Che verdure pianterai?
Tante insalate e poi tante verdure autunnali e invernali: in Quebec ho imparato grazie a una sorta di tunnel non riscaldato che si può raccogliere anche quando fuori ci sono dieci gradi sotto lo zero. Poi in estate la gente è in ferie, le scuole sono chiuse, i prezzi si abbassano, quindi punterò sui mesi da settembre in poi.

E la vendita? Come funzionerà?
Una forte innovazione che ho appreso in Canada e che sta nascendo anche in Italia e in Trentino è quella della CSA, ovvero community-supported agriculture, in italiano, agricoltura sostenuta dalla comunità. Ci sono principi di etica e sostenibilità, reciprocità ma anche economia. Ed è possibile comprare le ceste di verdura in abbonamento.

Come con i giornali? Ci si abbona e arrivano a casa?
Esatto, ma non quotidianamente. E rispetto ai giornali si possono scegliere le notizie, ovvero le verdure da mettere nella cesta, in anticipo. Poi organizzerò un piccolo mercato all’interno del nostro cortile, che sarà anche un modo per aprire ancora di più la Foradori al pubblico. E poi i ristoranti.

Ma perché non stare nel mondo del vino? Sarebbe stato più semplice, no?
In realtà, comunque, ci resto, considerato che per alcuni mesi avrò tempo per dedicarmi al vino. Infatti sono appena tornata dalla Francia, e non ero lì per le verdure. Certo, forse sarebbe stato più comodo e, grazie alle lingue, sarei stata utile nella parte commerciale, che è importantissima. Però poi ci sono le passioni, e inoltre crediamo che l’orto sia una chance in più per tutta l’azienda, perché la componente cibo mancava. E per il futuro ci saranno ulteriori novità.

Altri prodotti? O gli stessi ma diversi?
Allora: per l’orto probabilmente solo questo primo anno si svilupperà tutto a Mezzolombardo. Poi inizieremo a sfruttare il campo, con maso, che abbiamo preso recentemente alle pendici del Baldo, in zona Brentonico. Lì avremo 4/5 ettari a vigna, per aumentare la produzione di bianchi, poi un paio a orto e poi la stalla per le nostre mucche. Grazie a loro abbiamo in mente un progetto legato ai formaggi, con un piccolo caseificio.

Oltre a orto e vini, un giorno con gli stivali e l’altro con i tacchi per una degustazione all’estero, un ventisettenne in carriera cosa fa?
Piccole cose: amo stare all’aria aperta, andare in montagna. E poi cucinare, spesso faccio il pane e le torte e poi le porto qui in azienda.

§ Domande
• A. Riscrivi come elenco puntato il paragrafo dell'intervista che inizia con "Allora: per l'orto", mantenendo le informazioni principali.
• B. Nell'intervista, che cosa permette di raccogliere le verdure anche con dieci gradi sotto lo zero?

§ Estratti delle voci
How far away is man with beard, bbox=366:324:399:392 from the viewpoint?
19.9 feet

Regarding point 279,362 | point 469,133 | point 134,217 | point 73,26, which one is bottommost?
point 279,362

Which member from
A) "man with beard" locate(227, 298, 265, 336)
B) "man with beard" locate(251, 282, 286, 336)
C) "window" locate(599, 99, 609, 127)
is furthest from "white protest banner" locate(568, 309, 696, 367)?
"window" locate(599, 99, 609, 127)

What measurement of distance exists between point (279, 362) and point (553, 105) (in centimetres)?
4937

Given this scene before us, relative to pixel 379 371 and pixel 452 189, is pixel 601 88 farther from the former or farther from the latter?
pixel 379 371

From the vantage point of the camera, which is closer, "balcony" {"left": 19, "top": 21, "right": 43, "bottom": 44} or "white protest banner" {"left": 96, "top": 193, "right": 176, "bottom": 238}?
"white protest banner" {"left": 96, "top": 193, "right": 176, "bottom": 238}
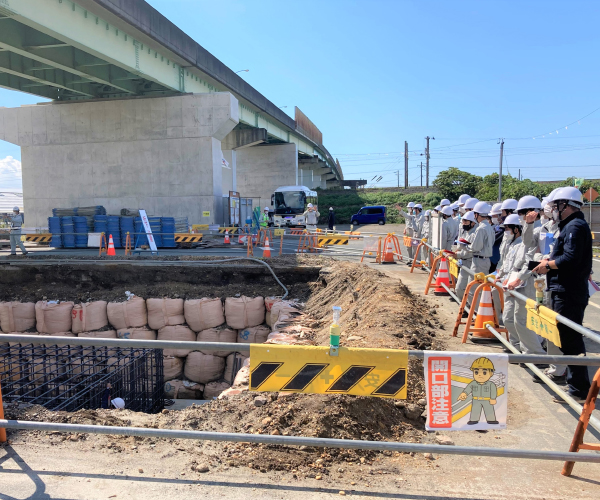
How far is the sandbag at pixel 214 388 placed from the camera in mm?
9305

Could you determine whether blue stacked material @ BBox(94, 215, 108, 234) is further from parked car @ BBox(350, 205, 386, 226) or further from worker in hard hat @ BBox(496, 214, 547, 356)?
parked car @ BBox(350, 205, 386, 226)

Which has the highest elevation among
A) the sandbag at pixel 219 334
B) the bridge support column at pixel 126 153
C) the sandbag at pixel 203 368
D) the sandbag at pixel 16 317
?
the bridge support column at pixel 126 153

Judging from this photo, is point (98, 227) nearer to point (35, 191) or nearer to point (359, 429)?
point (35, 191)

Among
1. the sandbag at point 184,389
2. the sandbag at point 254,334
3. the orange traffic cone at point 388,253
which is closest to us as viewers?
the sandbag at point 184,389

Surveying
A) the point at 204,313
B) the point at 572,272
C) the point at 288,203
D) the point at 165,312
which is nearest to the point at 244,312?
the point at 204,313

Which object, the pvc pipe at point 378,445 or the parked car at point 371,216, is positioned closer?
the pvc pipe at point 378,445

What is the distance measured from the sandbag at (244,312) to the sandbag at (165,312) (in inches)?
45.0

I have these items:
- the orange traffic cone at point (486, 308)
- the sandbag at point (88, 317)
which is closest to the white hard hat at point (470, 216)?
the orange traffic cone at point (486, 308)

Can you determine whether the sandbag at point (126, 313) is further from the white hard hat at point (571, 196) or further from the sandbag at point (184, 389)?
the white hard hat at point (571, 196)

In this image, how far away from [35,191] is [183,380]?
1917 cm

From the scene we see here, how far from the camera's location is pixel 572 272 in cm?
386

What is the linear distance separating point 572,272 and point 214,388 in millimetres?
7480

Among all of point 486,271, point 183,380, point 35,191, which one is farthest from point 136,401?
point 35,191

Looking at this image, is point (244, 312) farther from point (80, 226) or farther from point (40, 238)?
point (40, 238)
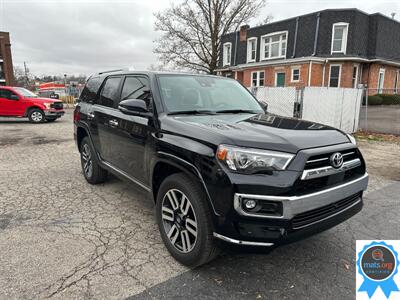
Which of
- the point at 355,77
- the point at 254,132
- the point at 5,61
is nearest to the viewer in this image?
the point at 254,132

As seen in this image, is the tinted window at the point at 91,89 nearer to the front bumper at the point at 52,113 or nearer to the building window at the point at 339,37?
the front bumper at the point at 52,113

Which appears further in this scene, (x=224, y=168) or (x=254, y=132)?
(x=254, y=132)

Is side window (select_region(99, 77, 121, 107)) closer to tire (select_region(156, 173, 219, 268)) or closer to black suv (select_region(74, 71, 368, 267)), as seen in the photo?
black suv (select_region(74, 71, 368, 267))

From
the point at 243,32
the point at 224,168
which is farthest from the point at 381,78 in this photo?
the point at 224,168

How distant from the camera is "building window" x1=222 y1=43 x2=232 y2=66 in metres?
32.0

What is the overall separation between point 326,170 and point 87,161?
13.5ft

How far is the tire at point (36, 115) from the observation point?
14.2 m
---
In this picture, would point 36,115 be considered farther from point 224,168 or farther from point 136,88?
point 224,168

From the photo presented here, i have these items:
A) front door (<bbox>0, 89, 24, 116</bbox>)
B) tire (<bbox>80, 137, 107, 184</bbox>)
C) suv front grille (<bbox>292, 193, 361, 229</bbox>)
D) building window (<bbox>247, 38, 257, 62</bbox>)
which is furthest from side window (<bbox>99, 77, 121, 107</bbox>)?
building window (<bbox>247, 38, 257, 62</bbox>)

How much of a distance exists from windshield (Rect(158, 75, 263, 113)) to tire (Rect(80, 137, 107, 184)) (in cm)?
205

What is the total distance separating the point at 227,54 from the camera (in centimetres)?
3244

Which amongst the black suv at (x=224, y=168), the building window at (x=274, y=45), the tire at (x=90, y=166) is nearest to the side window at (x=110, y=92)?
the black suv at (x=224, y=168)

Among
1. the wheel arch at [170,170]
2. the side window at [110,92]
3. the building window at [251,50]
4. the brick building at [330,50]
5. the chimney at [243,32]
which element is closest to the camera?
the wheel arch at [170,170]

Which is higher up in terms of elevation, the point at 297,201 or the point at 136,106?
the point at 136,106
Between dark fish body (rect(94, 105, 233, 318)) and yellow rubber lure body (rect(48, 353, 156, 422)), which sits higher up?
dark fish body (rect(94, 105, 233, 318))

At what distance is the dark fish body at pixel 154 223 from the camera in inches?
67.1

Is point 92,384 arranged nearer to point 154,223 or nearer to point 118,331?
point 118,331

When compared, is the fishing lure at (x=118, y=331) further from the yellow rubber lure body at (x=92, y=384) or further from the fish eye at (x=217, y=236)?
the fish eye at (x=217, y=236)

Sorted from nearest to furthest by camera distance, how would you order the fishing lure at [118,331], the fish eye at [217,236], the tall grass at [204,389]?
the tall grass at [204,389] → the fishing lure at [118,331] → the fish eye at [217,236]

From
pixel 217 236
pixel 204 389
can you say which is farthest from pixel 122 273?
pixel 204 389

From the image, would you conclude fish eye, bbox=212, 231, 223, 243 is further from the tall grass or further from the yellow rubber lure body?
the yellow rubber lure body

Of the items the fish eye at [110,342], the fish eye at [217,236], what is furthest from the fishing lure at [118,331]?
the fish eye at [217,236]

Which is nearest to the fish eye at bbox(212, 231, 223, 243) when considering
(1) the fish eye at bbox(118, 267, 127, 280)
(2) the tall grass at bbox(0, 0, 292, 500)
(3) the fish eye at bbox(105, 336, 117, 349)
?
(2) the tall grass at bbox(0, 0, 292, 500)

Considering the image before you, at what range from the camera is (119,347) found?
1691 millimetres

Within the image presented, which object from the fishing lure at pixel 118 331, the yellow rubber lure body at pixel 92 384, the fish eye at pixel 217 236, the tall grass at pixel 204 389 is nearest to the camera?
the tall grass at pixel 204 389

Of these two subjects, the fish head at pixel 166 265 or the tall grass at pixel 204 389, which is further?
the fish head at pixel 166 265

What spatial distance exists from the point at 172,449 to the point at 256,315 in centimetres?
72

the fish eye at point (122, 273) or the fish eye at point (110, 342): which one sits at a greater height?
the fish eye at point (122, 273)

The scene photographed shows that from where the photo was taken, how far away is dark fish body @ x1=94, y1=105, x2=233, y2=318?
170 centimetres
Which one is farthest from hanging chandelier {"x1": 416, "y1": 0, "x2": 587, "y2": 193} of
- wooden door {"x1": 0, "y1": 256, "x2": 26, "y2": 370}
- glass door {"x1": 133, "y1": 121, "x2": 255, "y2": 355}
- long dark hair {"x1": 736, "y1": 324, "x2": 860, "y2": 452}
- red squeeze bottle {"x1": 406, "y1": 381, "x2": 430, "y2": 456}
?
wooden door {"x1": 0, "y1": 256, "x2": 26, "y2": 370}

§ Risposte in ordine
• A.
- Il primo anno l'orto sarà probabilmente tutto a Mezzolombardo.
- In seguito si userà il campo con maso preso da poco alle pendici del Baldo, in zona Brentonico.
- Lì ci saranno 4/5 ettari a vigna per aumentare la produzione di bianchi.
- Ci saranno anche un paio di ettari a orto e la stalla per le mucche.
- Con le mucche è previsto un progetto sui formaggi, con un piccolo caseificio.

• B. Una sorta di tunnel non riscaldato.